REPUBLIKA.CO.ID, JAKARTA -- Peneliti Center for Indonesian Policy Studies (CIPS) Assyifa Szami Ilman menuturkan, kondisi defisit neraca dagang yang menyentuh 2,5 miliar dolar AS disebabkan faktor internal dan eksternal. Sementara faktor eksternal masih terkait perang dagang Amerika Serikat (AS) dengan Cina, faktor internalnya adalah dominasi komoditas mentah sebagai komoditas utama ekspor Indonesia.
Ilman menjelaskan, ketergantungan ekspor Indonesia terhadap komoditas ekspor membuat perekonomian dalam negeri rentan dengan perubahan harga. "Oleh karena itu, pemerintah dan dunia industri tidak dapat terus mengandalkannya," ujarnya melalui siaran pers, Jumat (17/5).

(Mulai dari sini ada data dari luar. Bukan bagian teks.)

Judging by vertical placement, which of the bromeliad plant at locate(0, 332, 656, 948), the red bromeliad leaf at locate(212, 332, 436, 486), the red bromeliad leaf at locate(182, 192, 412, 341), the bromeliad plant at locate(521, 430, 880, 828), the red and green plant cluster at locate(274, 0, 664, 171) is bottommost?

Selain itu, Ilman menambahkan, ketegangan tensi perang dagang antara Amerika Serikat dan Cina juga menjadi sentimen negatif dalam perdagangan internasional. Semua negara yang bermitra dengan AS dan Cina, termasuk Indonesia, pasti terdampak dari adanya eskalasi perang dagang beberapa waktu terakhir ini.

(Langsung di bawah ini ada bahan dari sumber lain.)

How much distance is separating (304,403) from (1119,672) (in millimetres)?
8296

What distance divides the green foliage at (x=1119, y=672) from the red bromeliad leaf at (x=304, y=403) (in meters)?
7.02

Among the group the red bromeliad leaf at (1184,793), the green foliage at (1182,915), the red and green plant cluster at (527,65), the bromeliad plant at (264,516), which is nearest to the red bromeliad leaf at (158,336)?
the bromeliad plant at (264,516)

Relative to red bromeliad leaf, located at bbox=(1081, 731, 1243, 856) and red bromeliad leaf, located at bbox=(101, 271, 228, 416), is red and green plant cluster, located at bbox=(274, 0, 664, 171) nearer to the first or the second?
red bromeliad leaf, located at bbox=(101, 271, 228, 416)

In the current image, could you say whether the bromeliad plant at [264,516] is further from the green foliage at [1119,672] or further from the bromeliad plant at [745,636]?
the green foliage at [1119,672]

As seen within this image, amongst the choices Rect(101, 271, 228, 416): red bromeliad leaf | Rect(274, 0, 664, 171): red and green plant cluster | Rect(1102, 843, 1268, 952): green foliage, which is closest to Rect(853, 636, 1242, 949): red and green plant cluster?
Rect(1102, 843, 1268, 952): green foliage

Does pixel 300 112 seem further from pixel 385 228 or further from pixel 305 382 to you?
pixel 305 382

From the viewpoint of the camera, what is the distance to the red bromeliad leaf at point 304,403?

Ilman menyebutkan, solusi dalam jangka pendek yang paling efektif dan selalu digulirkan adalah dengan mengendalikan impor. Hal ini sebenarnya lumrah dilakukan karena untuk mendorong peningkatan nilai ekspor. Selain itu, perlu proses transformasi di sektor industri yang cukup memakan waktu. "Ini harus disertai juga dengan perubahan berbagai macam regulasi yang memberikan insentif pada para pengusaha untuk meningkatkan nilai jual produknya," tuturnya.
Tapi, Indonesia juga harus berhati-hati dalam mengendalikan impor. Sebab, impor saat ini masih didominasi oleh bahan baku dan barang modal yang notabene dibutuhkan untuk proses produksi dalam negeri.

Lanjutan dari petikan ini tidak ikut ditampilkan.